Why Location Intelligence is Not Part of Everyone’s Business & The Pathetic State of Dashboards

Few market reseachers have the insights about how businesses use technology than Mark Smith (@marksmithvr) chief research officer and founder of Ventana Research. And, for good measure, his experience in the applications of GIS in business are unmatched, which is why his opinions, provided by way of his keynote at the MapInfo Users Conference, held last week in Memphis, are so compelling.

He began his comments by way of suggesting that most of today's technology in use by businesses touch an entire suite of enterprise wide applications and processes but most of the methods they are exploring do not engage location technology. He said that visualization is driving a lot of the technological advancements and its forcing software vendors to put money into visualization solutions. But, excluding the issue location technology ignorance, there is a problem.

He said that the state of new visualization tools, designed to help business analysts, is complicating their ability to make good decisions. He said that the visual discovery process that business intelligence (BI) dashboards are supposedly designed to facilitate are not living up to their potential. He commented that while dashboards are supposed to help in discerning new insights, they are compromised by the abilities and competencies of analysts to understand what each is supposed to offer.  He called the state of BI dashboards "pathetic."

"The average business person may have no idea of what these visualizations mean … [We] put pie charts and graphics on a screen to make sense of the data … We've swung to a new group of visualization tools that we put in front of people and we expect them to know what they are to do with them," said Smith.
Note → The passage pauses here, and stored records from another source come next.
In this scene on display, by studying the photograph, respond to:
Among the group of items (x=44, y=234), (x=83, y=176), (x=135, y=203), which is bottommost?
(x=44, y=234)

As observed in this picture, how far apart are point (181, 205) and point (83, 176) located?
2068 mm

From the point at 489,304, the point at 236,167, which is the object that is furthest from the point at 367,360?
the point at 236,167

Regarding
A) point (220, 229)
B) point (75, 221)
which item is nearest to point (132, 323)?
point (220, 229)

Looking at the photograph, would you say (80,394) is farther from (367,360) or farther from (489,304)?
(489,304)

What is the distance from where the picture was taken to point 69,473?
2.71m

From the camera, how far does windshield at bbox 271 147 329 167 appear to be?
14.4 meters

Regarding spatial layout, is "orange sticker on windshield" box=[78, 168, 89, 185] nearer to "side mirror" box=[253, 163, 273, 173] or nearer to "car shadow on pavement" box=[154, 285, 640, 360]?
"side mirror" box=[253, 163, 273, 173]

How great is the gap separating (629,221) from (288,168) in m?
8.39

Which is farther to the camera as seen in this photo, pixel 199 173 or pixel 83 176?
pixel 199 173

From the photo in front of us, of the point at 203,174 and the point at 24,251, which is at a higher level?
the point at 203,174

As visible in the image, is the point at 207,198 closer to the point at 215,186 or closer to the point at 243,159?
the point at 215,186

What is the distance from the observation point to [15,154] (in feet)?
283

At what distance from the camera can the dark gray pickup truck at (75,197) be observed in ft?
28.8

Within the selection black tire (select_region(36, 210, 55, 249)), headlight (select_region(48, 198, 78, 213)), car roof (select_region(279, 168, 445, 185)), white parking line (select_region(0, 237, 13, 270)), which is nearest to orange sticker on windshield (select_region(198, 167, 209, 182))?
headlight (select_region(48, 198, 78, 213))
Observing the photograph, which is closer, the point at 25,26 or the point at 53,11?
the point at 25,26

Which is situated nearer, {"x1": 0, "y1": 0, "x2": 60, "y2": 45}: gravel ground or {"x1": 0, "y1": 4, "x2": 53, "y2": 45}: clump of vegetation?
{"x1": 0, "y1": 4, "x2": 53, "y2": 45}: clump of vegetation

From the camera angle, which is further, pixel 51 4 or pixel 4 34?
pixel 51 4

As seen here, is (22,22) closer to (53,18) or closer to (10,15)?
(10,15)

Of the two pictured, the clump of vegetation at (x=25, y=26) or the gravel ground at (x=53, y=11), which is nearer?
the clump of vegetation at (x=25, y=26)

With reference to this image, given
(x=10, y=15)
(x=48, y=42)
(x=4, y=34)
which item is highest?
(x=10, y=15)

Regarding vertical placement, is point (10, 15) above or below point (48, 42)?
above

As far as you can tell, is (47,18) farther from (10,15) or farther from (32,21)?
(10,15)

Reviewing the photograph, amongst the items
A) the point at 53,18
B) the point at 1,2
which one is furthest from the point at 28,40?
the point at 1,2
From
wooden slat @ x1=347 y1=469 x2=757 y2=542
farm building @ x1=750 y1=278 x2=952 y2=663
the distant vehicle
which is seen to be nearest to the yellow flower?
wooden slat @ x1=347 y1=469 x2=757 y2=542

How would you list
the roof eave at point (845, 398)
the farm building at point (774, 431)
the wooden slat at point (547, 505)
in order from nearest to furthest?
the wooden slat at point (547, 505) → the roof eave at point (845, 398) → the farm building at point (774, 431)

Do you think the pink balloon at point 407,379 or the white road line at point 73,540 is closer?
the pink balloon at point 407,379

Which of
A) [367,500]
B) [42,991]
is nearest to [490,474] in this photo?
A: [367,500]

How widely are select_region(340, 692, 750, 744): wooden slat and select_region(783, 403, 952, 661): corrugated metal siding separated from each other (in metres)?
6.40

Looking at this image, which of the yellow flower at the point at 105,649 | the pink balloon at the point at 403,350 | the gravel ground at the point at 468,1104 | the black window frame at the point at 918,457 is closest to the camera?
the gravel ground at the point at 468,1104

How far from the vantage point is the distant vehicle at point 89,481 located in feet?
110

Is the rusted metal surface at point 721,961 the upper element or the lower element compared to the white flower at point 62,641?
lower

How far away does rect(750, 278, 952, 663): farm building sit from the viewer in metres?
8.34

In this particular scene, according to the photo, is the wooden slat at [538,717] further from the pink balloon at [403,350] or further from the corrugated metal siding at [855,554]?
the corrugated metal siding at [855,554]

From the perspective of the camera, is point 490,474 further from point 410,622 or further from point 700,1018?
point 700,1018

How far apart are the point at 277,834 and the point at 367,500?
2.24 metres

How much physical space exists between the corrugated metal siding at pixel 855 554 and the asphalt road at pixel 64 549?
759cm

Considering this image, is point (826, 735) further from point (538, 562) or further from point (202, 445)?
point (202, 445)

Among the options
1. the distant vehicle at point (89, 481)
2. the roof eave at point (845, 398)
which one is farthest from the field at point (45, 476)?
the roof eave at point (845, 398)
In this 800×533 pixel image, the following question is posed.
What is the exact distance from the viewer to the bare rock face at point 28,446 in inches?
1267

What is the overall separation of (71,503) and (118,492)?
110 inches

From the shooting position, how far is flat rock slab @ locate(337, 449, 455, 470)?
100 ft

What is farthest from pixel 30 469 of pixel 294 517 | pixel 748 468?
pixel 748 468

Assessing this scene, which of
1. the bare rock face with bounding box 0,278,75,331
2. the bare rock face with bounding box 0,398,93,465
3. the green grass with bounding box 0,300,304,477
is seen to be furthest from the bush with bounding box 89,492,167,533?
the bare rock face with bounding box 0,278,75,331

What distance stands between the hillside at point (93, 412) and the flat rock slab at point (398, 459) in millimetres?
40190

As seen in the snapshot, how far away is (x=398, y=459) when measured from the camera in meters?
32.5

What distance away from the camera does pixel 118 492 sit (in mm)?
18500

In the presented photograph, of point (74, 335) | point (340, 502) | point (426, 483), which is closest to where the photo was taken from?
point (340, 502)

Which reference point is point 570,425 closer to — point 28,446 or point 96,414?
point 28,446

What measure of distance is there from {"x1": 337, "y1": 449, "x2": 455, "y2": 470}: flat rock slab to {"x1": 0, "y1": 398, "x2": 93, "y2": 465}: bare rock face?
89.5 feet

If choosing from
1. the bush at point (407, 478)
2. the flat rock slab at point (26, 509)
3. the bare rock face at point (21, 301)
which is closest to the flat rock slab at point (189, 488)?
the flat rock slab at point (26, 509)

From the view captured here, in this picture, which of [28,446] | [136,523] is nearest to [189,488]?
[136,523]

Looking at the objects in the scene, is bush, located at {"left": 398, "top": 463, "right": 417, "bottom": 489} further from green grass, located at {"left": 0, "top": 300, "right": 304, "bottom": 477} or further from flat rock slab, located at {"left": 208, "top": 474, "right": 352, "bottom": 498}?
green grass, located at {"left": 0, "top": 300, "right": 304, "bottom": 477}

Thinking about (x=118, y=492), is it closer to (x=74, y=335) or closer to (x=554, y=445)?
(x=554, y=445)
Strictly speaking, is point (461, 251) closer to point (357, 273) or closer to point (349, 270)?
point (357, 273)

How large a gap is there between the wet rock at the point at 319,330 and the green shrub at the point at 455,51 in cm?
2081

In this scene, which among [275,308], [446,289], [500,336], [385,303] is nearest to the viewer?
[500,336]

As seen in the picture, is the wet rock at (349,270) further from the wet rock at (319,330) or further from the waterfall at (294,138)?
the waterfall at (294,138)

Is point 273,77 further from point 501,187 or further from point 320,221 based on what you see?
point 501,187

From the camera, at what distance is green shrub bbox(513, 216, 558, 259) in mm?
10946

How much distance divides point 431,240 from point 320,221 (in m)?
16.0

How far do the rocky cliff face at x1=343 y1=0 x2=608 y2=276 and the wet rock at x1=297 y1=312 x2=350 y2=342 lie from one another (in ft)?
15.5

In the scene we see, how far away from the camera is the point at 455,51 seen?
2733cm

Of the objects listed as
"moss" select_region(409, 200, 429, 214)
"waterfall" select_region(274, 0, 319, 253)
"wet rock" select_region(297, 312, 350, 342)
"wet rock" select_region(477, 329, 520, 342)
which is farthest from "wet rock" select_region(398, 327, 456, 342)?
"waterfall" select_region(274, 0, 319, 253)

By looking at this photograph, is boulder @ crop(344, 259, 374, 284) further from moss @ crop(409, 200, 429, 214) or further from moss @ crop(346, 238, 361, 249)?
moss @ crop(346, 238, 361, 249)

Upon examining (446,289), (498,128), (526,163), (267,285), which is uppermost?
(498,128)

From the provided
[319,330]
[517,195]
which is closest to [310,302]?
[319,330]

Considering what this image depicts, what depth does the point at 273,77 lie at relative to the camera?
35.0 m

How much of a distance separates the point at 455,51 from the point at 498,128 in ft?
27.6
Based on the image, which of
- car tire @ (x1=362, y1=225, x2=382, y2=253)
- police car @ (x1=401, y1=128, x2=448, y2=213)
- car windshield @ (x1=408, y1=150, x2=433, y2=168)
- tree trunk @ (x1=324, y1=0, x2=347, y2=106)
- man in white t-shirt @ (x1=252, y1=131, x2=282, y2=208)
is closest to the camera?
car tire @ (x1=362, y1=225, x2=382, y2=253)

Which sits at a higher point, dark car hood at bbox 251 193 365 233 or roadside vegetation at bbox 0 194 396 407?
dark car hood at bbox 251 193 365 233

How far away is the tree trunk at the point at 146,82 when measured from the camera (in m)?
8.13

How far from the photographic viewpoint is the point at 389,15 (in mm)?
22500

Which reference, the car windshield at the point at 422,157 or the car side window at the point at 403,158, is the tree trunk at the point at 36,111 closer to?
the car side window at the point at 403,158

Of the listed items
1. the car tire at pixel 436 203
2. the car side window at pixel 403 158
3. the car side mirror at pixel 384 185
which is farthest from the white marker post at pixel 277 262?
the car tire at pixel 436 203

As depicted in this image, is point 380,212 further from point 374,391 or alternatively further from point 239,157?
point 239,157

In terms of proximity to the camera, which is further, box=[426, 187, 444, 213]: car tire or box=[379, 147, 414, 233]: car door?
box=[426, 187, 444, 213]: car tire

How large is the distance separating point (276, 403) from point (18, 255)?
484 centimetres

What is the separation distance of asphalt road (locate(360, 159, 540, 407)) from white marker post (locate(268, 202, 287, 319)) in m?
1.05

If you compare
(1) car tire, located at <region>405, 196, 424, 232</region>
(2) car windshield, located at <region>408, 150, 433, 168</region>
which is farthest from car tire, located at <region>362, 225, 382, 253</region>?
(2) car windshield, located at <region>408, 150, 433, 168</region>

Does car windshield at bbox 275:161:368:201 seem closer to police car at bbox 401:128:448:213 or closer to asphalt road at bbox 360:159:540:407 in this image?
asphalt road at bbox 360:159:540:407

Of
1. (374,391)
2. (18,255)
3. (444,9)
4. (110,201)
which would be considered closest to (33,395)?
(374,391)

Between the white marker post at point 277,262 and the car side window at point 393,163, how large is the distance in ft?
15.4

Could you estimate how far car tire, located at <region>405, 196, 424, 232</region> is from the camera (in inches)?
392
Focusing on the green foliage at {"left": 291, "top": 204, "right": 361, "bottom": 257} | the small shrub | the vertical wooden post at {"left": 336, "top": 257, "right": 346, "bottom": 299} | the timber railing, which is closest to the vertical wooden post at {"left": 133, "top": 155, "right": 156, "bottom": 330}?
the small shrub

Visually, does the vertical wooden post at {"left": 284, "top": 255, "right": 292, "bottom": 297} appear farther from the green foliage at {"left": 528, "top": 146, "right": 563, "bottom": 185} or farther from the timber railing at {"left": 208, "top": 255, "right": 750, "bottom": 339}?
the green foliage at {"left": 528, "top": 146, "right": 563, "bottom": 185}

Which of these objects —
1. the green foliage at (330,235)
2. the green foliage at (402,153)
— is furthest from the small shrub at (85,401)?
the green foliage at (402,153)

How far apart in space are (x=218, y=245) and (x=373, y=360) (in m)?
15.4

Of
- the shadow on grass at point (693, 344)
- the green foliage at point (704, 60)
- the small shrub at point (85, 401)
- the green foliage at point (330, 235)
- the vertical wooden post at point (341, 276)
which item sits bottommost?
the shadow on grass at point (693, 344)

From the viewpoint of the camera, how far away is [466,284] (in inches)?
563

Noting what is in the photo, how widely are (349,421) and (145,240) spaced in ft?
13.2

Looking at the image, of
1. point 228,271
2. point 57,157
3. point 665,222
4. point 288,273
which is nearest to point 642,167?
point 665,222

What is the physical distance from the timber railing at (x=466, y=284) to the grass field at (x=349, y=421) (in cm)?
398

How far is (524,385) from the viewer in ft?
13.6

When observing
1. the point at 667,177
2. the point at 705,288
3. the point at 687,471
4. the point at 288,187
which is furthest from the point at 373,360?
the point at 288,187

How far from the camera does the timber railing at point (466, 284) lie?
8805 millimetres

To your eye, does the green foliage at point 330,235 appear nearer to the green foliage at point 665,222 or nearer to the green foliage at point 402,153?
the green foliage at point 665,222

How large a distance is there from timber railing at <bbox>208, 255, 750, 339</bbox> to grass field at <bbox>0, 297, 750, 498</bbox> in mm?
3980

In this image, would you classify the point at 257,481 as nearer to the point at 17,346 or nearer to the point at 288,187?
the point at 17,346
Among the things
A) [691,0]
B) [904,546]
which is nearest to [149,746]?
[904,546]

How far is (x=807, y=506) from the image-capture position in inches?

Smith went on to say that "most of the advanced visualization tools do nothing in terms of putting these things in the context of location; they only put them into visualization products that scatter the information. It takes away from the potential to understand these data to make businesses processes more efficient."

"Location Intelligence (LI) has been advancing for some time but has not had the front seat. It must become part of daily tasks … its got to be out front and center to be part of everything we do to make smarter actions," said Smith.

Some key statistics from a Ventana Research study Smith conducted:

In addressing the question, "which business aspects are planning to change in the next 12 to 18 months and use location" the results are as follows:

  • E-commerce of products - 64%
  • Consumer access to product information - 60%
  • Fulfillment of products and services - 56%
  • B2B interaction 54%
  • Analyzing location data is a key priority 36%

In answering the question on "how location technology is used now by organizations:

  • Visualization through geospatial technology used by 35% … and planned for by 33%
  • Perform faster analysis and an advantage for visualizing big data - 49%

Big data is Where LI Can Shine

Smith said that location analytics enriches data for better intelligence such as in economic analysis and demographics. But the problem is that we most often use location technology on a project by project basis and then we move on.  However, today, we are capturing data at an enormous rate, most with a location context. Storage in the cloud is the norm for big data stores and this should facilitate the use of location-based information on a regular basis. "Big data stores can be spun up on public or private clouds; they don't have to reside in a new data warehouse that the company owns or maintains. [Companies] must make it an enterprise wide [investment] rather than a department oriented situation."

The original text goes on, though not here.